Prison officials confirm at least two instances of meal shortages have been reported this month. [...] When menu items run out, Aramark substitutes, in one case using hot dog buns to make pizza. Another time, “instead of getting juice for breakfast this morning, everyone got 2 Minute Maid popsicles.”Now, you may be thinking that doesn’t really sound like a big deal, but then you should remember food shortages IN PRISON are probably a different level of problem and danger than when your office cafeteria runs out of those little pudding parfait things you like so much. Also too, did we mention the maggots? Maggots. And rotting meat that may or may not have yet hit the maggot stage, so what the hell, serve that shit. Aramark is pretty sure it is just a conspiracy against them though.
While many view the discovery of live maggots in Michigan prisons — quickly followed by similar reports from Ohio, where Aramark took over prison food services in September — as an indictment of Aramark, the company finds the events suspicious. “Aramark has served billions of meals, to millions of inmates, at hundreds of correctional facilities around the country and never encountered sudden incidences like those reported in two states in the span of one week,” company spokeswoman Karen Cutler said. “Each corrections system is operated independently and the only common denominator is that both of them recently privatized their food services in a decision that has drawn criticism from some special-interest groups.”Um, no, spokeslady. The other common denominator is YOUR SHITTY COMPANY RUNS BOTH SYSTEMS NOW. Besides bringing terrible food or a terrible lack of food to Michigan’s prisoners, Aramark also employed some really swell employees.
74 of the roughly 300 Aramark employees who are supposed to work on the contract have been banned from Michigan prison facilities for violations including showing up drunk to work, having sexual contact with inmates, and attempting to smuggle drugs into the prisons.So, basically one-quarter of the people that Aramark hired are too terrible SERVE FOOD IN PRISON, which is not, let’s admit, the sexiest most fun time sought after job. Congrats, Aramark. You are pretty much the literal worst.
Adam Beam at AP, on July 4:
The $12 million contract to feed Kentucky's 21,200 prison inmates is up for bid for the first time since a 2010 audit found significant problems with the state's current contractor.
But some of Kentucky's biggest critics of Philadelphia-based Aramark now say they are satisfied with the company's response to the criticism.
Aramark has held the contract since 2005 when Kentucky first privatized inmate meals. At the time, it cost the state $3.49 per meal. Aramark provided the meals for $2.34 each.
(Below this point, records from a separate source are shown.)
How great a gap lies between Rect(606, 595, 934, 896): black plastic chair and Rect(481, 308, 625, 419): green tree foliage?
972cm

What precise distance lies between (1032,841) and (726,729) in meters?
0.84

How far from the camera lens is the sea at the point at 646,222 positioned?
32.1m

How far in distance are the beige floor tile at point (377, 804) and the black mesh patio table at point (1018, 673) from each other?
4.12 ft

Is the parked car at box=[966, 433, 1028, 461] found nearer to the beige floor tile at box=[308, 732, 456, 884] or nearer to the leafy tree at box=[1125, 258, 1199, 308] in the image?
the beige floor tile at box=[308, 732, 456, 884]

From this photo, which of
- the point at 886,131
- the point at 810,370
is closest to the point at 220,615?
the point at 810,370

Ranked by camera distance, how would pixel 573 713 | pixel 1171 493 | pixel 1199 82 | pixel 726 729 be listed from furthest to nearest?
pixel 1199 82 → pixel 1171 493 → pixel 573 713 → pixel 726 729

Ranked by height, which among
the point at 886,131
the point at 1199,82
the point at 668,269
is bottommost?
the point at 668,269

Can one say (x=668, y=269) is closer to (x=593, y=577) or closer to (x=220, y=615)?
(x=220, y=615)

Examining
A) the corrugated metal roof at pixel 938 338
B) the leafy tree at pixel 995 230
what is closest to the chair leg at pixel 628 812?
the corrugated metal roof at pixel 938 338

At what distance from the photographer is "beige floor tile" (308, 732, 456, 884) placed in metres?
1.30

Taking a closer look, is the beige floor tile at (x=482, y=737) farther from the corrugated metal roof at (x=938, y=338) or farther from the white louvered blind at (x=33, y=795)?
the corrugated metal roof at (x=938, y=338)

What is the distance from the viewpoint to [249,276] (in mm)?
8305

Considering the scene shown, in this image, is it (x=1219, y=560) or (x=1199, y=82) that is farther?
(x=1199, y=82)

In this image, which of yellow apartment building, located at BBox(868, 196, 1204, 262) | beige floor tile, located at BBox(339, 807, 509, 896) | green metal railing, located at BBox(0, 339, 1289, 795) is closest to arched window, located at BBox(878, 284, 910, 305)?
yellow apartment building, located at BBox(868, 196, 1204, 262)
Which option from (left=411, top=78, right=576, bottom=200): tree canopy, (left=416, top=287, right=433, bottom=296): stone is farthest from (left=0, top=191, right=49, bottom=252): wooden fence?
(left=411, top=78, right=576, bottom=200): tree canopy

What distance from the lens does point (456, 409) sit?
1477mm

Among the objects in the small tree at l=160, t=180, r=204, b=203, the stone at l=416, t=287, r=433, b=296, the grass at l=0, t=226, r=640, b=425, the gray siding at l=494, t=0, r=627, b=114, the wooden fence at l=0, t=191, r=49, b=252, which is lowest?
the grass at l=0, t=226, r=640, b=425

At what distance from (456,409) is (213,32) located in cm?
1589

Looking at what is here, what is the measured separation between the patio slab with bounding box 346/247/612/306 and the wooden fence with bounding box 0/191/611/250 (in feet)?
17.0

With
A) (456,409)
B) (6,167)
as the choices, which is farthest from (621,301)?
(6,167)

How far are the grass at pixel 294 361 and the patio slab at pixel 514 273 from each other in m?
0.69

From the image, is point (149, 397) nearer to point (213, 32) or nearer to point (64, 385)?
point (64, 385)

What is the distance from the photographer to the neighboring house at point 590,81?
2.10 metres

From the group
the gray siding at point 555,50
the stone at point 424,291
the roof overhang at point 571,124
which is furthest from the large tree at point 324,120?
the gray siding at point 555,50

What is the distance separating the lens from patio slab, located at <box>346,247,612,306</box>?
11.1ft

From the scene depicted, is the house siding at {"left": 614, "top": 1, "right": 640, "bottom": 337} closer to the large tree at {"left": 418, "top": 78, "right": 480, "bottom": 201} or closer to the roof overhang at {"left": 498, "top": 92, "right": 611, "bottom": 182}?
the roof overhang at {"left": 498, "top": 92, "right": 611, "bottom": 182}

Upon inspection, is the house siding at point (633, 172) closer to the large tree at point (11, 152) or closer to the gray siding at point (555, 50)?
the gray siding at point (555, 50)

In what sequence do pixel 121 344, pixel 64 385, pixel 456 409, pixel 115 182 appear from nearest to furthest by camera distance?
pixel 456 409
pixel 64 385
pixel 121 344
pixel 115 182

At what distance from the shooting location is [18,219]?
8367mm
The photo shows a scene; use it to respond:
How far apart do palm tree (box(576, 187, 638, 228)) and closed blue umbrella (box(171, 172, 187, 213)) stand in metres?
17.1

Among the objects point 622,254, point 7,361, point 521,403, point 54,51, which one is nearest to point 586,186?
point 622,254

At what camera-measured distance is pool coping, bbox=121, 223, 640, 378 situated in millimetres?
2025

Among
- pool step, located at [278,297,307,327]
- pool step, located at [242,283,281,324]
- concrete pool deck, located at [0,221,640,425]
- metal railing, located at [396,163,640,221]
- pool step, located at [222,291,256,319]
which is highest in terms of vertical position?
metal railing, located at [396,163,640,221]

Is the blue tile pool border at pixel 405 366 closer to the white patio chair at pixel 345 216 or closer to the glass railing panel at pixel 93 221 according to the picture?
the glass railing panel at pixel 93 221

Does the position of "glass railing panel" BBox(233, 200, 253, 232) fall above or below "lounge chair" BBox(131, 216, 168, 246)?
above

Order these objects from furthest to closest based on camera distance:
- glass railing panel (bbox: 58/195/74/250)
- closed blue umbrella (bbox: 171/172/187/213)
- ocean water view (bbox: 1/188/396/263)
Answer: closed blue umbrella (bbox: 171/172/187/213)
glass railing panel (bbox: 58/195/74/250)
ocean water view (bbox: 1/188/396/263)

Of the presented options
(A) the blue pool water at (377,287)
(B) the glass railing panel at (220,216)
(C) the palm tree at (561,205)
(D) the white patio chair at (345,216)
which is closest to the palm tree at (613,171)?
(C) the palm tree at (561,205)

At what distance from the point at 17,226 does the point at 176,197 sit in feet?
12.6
The difference has saved Kentucky taxpayers about $51 million over the 10-year contract.
But lawmakers started asking questions about the food service after a 2009 riot at the medium-security Northpoint Training Facility when inmates started a fire that injured several inmates and officers. An official Department of Corrections investigation concluded the food was not the primary cause for the riot. But it prompted lawmakers to ask then state Auditor Crit Luallen to investigate the state's contract with Aramark.
In 2010, the auditor's office found billing errors of more than $36,000 that benefited Aramark. The audit also could not confirm that Aramark used proper ingredients or followed food safety standards.